In 2023, MIT conducted a study that found less than 10% of U.S. manufacturers have deployed robots on their shop floors, citing design limitations, workforce challenges and high integration costs. In terms of AI, Berger said factories haven’t adopted the technology in a meaningful way yet.
“The few examples of using AI in factories now are mainly for machine vision, for quality control and predictive maintenance," she said. "But even there, there's a very low rate of adoption."
To help accelerate technology adoption and manufacturing productivity, MIT’s New Manufacturing Initiative has mapped out a series of education and industry partnership programs, including plans to establish new labs and a “factory observation” effort that allows students to visit production sites.
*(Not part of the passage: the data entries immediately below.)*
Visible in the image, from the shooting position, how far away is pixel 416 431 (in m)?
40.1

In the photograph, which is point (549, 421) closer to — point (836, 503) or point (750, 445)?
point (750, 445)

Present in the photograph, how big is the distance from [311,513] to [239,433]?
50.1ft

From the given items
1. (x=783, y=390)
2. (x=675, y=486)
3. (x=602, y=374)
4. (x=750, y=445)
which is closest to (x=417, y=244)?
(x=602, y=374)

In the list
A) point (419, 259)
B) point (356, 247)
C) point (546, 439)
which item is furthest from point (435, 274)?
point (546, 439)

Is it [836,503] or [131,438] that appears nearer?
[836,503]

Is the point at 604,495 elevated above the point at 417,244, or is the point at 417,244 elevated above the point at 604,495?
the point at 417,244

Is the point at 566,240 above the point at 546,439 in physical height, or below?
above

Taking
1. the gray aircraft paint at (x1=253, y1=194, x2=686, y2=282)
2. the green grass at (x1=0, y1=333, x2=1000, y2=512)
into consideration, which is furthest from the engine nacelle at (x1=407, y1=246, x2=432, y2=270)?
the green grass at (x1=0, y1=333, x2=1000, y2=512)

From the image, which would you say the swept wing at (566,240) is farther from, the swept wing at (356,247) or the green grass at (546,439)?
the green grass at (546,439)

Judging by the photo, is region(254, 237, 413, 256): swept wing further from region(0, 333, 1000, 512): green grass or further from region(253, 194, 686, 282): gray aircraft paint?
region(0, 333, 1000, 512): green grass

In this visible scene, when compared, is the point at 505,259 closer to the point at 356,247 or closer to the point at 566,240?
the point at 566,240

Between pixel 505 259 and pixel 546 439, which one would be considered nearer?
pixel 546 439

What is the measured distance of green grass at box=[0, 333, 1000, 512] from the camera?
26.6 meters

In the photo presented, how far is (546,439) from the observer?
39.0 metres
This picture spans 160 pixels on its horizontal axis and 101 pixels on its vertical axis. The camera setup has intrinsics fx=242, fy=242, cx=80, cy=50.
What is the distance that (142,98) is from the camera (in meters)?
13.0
The university also plans to partner with community colleges through MIT’s TechAmp program to bridge the gap between technicians and engineers.
“As American industry faces growing challenges, we need technologies that can respond in real time,” Peter Koerte, Siemens’ CTO and CSO, said in a statement. “This collaboration with MIT brings together the best of research and real-world implementation.”
Over the next three years, Siemens has pledged to invest the expected $1.5 million to fund research, innovation and training through MIT’s manufacturing initiative, with a focus on AI-driven technologies and workforce development.
The collaboration comes as manufacturers look to invest in the U.S. as volatile tariffs pressure operations and hike prices. In March, Siemens completed its $10 billion acquisition of Michigan-based software company Altair and recently opened manufacturing facilities in Fort Worth, Texas, and Pomona, California.
Energy company GE Vernova, which has committed $50 million over the next five years to MIT research and innovation, is also investing nearly $600 million to expand and update its factories and facilities across the nation to meet surging electrical demand.
Scott Strazik, CEO of GE Vernova, posted on LinkedIn last month about MIT’s partnership, highlighting its focus around driving innovation, enhancing production and scaling new manufacturing through research and breakthroughs in technology.
“We’re entering a new era where energy, manufacturing, and economic prosperity are deeply intertwined,” he wrote on LinkedIn. “Program’s like MIT’s #INM are essential to ensuring we don’t just keep up, but we lead. Proud to see this kind of vision and collaboration taking shape. The future of energy will be built, quite literally, by what we make next.”
Another key part of MIT’s manufacturing effort is to address the skills gap across the industry, but the definition of what that means can vary from sector to sector. Semiconductor makers may seek workers who can operate advanced machine learning equipment. Meanwhile, a number of companies are struggling to find workers who can operate older, sometimes outdated, machinery.
“The skill he wants is someone who can work on his 1940s machines,” Berger said about one of the metal worker owners she spoke with. “But I don’t think most of us in this country think that we ought to be educating people to work on 1940s machines.”
Correction: A prior version of this article misstated certain financial pledges to MIT’s New Manufacturing Initiative. Consortium member companies, including Siemens, have each agreed to commit $1.5 million over three years.